Este ordenamento diacrônico, esta linearidade do pensamento, esta impregnada em todos os aspectos da vida humana, não adianta criticar apenas os textos, pois afinal os textos foram feitos para nós e não o inverso, não adianta criticar apenas os historiadores/professores/educadores, se não desenvolvemos o nosso senso crítico, se não buscamos a nossa autonomia e apenas aceitamos o que o estado nos impõe como saber, a nossa inércia contribui inversamente impedindo-nos de nos tornar rizomáticos e tolhendo a nossa criatividade impedindo-nos de exercer a arte de ser humano (extra-ordinário).

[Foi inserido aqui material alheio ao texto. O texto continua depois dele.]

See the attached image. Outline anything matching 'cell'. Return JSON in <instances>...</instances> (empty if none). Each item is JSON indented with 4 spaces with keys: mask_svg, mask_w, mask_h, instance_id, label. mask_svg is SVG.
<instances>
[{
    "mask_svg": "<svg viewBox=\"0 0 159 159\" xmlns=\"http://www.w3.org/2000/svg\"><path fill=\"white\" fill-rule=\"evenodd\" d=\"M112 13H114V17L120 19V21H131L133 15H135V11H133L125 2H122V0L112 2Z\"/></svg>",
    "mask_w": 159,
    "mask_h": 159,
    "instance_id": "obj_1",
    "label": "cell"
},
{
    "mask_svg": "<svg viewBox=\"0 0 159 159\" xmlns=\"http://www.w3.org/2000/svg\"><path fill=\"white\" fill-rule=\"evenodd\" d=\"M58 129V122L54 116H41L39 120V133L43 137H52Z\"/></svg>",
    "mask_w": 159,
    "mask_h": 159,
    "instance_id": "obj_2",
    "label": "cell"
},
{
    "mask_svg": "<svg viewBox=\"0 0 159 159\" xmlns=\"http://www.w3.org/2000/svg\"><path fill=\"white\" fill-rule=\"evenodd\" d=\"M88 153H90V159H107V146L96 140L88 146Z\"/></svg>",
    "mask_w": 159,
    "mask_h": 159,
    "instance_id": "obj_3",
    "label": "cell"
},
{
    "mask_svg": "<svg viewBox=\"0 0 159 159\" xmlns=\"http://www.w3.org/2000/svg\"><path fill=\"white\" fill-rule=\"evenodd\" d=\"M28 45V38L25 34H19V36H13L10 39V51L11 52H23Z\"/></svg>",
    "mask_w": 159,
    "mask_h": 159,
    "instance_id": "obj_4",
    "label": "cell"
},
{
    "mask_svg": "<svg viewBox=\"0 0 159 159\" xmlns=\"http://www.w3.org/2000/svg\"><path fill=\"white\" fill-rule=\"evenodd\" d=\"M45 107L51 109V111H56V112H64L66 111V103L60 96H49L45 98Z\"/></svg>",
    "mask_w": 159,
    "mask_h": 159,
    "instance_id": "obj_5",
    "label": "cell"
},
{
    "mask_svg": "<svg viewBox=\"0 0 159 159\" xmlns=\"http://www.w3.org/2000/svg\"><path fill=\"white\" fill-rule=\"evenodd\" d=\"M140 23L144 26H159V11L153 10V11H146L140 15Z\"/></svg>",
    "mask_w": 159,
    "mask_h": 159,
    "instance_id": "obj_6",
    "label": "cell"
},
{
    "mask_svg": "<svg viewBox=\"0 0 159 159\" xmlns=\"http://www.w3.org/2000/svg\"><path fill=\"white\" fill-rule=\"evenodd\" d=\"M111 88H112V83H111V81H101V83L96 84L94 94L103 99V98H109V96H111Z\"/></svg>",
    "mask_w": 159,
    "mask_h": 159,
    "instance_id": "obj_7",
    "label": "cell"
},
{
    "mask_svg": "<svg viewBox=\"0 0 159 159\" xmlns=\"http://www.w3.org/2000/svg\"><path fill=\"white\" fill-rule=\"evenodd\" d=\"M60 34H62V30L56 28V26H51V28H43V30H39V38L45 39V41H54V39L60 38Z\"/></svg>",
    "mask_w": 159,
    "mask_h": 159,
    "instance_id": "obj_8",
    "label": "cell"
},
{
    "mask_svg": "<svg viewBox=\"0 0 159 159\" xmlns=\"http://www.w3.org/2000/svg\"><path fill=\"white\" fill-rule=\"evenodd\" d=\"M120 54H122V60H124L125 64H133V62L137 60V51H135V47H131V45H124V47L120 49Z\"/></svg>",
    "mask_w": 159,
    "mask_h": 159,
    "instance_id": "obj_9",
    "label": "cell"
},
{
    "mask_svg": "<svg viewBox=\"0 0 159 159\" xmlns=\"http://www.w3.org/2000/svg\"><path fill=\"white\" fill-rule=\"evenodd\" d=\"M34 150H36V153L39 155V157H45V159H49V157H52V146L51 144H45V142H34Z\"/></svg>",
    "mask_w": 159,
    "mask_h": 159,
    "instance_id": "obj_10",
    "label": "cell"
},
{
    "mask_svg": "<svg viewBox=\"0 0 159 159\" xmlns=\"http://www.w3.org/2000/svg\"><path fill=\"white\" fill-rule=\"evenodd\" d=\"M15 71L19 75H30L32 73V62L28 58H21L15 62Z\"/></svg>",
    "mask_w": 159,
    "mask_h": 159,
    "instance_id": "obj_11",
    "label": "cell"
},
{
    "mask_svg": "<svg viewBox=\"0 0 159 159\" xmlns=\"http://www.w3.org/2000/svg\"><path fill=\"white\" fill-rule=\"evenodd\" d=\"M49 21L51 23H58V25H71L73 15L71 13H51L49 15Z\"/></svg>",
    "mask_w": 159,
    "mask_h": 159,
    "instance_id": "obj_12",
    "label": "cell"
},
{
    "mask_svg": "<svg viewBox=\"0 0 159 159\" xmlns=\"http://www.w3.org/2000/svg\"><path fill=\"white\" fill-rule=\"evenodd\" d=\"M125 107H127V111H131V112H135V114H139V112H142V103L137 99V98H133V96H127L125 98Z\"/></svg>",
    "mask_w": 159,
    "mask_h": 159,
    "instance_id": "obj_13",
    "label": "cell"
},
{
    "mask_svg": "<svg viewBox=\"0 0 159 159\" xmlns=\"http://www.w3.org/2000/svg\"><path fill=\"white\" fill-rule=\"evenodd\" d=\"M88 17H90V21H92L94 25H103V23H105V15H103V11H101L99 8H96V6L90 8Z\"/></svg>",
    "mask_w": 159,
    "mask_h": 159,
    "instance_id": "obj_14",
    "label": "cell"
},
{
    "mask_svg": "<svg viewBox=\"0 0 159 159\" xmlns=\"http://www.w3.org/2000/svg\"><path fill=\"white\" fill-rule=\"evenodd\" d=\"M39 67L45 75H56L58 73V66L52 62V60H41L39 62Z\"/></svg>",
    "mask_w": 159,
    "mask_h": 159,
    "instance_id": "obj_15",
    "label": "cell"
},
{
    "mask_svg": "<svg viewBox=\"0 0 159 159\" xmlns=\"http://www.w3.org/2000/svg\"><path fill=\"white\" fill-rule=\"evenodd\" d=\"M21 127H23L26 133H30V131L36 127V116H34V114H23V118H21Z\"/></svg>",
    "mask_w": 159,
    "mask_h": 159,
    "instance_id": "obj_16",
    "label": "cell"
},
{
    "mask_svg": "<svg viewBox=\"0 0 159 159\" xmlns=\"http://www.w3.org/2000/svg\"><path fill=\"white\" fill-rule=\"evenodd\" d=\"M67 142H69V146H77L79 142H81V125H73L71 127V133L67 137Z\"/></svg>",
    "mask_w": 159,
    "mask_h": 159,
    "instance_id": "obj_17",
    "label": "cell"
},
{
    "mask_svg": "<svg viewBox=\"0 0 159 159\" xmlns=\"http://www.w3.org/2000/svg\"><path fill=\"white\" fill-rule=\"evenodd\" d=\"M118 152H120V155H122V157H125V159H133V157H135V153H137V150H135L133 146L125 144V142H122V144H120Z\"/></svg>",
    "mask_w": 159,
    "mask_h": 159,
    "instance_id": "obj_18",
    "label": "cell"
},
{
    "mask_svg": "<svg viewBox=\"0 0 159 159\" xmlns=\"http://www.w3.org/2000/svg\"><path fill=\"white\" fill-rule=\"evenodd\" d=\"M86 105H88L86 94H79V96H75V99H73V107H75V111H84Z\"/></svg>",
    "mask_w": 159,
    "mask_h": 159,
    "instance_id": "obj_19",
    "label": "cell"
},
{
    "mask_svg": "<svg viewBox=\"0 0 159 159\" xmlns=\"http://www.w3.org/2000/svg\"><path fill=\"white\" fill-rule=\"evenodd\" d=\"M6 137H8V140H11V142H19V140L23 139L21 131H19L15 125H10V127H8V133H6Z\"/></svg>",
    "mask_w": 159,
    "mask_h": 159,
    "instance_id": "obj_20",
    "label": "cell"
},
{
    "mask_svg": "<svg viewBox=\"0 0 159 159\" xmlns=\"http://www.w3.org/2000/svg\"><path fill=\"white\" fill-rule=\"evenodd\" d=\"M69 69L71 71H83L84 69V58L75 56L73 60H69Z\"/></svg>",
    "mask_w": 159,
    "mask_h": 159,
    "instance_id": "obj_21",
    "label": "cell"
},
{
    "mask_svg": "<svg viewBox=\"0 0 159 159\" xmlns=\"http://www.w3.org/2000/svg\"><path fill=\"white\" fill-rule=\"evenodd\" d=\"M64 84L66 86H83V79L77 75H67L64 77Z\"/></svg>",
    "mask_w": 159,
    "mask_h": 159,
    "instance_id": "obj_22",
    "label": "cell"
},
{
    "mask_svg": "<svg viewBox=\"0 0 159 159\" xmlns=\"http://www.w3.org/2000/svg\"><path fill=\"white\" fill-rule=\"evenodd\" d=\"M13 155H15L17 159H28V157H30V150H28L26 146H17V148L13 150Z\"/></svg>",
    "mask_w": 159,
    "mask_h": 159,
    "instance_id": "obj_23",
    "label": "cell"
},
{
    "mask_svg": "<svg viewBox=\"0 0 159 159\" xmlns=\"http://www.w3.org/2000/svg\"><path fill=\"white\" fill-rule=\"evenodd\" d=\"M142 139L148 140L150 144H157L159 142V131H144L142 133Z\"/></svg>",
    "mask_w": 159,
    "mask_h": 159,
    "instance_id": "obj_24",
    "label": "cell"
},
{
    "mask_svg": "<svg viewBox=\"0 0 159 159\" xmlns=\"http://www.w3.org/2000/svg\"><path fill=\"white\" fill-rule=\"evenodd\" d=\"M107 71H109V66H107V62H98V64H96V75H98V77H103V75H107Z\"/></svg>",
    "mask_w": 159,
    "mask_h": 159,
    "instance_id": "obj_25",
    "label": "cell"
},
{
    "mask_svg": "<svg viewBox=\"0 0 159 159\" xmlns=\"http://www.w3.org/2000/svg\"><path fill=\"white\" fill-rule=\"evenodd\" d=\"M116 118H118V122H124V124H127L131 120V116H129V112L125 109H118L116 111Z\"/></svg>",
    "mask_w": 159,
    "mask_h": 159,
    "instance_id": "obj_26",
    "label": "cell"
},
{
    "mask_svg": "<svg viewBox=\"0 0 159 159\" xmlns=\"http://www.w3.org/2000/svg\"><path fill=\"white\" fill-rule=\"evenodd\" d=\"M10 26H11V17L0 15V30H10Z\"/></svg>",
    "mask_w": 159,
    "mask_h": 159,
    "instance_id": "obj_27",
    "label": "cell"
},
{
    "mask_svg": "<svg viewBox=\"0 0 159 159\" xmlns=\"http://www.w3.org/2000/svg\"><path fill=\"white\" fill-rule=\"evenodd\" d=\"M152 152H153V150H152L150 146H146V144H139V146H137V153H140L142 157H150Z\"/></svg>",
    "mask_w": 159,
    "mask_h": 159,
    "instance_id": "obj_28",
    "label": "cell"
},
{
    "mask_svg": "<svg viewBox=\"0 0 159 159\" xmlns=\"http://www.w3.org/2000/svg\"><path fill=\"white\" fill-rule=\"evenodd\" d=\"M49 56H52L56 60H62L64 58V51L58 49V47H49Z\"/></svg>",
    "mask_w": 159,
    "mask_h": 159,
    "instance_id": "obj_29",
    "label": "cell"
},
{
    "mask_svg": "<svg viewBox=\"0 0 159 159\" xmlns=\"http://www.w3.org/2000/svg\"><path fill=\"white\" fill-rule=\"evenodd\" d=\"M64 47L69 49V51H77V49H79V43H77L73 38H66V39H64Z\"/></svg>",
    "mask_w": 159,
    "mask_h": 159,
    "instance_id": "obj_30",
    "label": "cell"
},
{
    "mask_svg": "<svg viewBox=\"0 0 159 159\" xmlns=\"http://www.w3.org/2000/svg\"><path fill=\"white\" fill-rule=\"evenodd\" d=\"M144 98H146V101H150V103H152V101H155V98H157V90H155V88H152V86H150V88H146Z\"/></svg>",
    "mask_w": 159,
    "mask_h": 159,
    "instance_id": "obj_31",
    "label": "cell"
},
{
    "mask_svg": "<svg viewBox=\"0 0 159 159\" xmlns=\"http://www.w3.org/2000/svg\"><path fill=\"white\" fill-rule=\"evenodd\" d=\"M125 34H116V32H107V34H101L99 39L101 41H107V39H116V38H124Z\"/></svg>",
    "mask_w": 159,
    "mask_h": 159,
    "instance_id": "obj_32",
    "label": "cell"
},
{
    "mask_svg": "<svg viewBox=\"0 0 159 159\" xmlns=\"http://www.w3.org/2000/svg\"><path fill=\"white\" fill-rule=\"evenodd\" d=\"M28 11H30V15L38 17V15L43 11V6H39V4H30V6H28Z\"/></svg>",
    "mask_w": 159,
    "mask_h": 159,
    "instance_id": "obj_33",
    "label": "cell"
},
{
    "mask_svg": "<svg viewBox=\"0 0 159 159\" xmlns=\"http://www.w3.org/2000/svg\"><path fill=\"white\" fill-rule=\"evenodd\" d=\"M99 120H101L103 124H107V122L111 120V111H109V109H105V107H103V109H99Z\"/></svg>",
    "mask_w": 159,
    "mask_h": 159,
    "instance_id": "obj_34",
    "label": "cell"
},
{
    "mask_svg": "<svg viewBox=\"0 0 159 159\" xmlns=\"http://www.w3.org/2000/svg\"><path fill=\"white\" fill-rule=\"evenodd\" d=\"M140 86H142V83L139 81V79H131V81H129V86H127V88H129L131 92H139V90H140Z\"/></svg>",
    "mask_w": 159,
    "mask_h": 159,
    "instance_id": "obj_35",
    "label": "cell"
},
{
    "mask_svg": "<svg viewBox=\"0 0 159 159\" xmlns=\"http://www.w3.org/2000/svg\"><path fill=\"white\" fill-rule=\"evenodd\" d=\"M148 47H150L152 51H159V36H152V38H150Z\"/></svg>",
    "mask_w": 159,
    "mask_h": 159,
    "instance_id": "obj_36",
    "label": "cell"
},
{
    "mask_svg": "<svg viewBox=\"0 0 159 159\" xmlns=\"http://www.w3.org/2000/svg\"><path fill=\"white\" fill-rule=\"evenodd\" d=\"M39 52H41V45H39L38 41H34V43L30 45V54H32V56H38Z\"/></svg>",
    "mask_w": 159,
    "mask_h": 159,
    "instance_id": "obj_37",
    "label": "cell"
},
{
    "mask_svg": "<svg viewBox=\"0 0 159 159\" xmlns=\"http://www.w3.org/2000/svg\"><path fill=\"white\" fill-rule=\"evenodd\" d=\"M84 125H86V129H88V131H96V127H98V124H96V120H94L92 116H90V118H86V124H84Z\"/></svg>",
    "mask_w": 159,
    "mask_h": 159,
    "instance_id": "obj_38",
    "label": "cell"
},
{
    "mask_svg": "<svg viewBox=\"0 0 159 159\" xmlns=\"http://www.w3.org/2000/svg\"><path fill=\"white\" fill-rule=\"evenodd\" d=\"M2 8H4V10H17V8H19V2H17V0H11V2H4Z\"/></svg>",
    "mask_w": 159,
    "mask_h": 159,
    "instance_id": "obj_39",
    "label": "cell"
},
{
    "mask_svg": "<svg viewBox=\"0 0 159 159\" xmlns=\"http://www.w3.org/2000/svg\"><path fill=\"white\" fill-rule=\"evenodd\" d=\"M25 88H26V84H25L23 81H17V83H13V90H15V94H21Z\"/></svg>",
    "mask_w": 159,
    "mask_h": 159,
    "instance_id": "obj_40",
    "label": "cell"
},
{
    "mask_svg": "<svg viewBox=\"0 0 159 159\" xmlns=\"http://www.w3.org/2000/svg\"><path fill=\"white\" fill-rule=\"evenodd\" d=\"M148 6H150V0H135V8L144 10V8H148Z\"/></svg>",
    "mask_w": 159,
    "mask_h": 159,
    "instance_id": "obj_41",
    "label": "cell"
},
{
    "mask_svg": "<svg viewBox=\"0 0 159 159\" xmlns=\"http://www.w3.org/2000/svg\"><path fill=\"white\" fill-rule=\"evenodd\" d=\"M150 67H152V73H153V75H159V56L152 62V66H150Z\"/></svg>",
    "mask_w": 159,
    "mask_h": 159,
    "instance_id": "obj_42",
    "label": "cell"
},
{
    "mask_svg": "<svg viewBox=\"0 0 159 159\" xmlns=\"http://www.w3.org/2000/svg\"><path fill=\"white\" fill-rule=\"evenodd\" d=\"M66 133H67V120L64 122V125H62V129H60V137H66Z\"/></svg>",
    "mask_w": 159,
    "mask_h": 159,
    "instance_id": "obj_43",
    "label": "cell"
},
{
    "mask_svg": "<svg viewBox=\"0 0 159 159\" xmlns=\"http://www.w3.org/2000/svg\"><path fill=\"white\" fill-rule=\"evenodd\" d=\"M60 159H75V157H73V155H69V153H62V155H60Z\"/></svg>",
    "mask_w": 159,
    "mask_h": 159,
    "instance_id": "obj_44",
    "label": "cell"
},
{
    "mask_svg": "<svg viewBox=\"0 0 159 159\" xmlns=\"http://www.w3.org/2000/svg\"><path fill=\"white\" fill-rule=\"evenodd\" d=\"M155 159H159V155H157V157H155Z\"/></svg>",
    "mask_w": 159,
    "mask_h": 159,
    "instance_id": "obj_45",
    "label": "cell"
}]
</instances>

Neste parágrafo eu gostaria de demonstrar o que eu desejo de um curso de história, pois a cada dia que passa a cada texto que leio a cada novo conceito que aprendo ou que invento, a cada alegria de um educador na sala de aula ou a cada má vontade de educadores, a cada invenção ou mesmo a inversão de um texto ou um sonho, ou a cada loucura que escapa da minha boca sem eu ter medo das conseqüências, creio eu (pode ser o contrário) estar me aproximando de pessoas que dão visibilidade ao que esta sob seus pés, fugindo desta lógica cronológica, deste ordenamento diacrônico, desta história arborescente, fugindo das ciladas sutis da história dominante e me aproximando de uma concepção de história onde há vida e toda vida tem importância, uma concepção de história magistralmente "cantada em versos" por Durval Muniz "? a História precisa de novas linguagens, de inventar novas palavras, de produzir novos conceitos, que sejam capazes de conceder a glória à gosma da lesma nos vitrais das catedrais; que sejam capazes de majestificar a planta brotada nas frinchas dos fortes; de dar grandeza aos homens que chafurdam nos lixos como porcos e urubus; dormem nas sarjetas como baratas; habitam os buracos dos viadutos como os ratos; ?que se tornam bichos nas jaulas das prisões; que se tornam loucos nas salas dos hospícios; que se enchem de silicone, batom e fantasia para agüentar a barra de amar diferente; ? de dar grandeza às crianças que enegrecem a vida nas carvoarias; que perdem as mãos nas maquinas de agave; que perdem a infância e a inocência nos quartos de pensão e nas boléias de caminhão; que se prostituem nas praças e nas ruas; que comem bala e cheiram pó para terem um pouco de ilusão, para viajarem pelo menos uma vez ao dia; que brincam com a vida por falta de brinquedo; que emburrecem diariamente nas carteiras das escolas públicas; de dar grandeza às mulheres violentadas por seus machos; estupradas por seus patrões;?" . A história na minha visão só terá sentido e significado se estes sujeitos (caudilhos, pequenos, ínfimos, pobres, trastes, abandonados etc.) forem dignos de estar presentes no discurso historiográfico, não como discurso dominante, pois não quero desconstruir uma verdade para impor a minha verdade e, de mais o discurso dominante hoje não é digno destes sujeitos.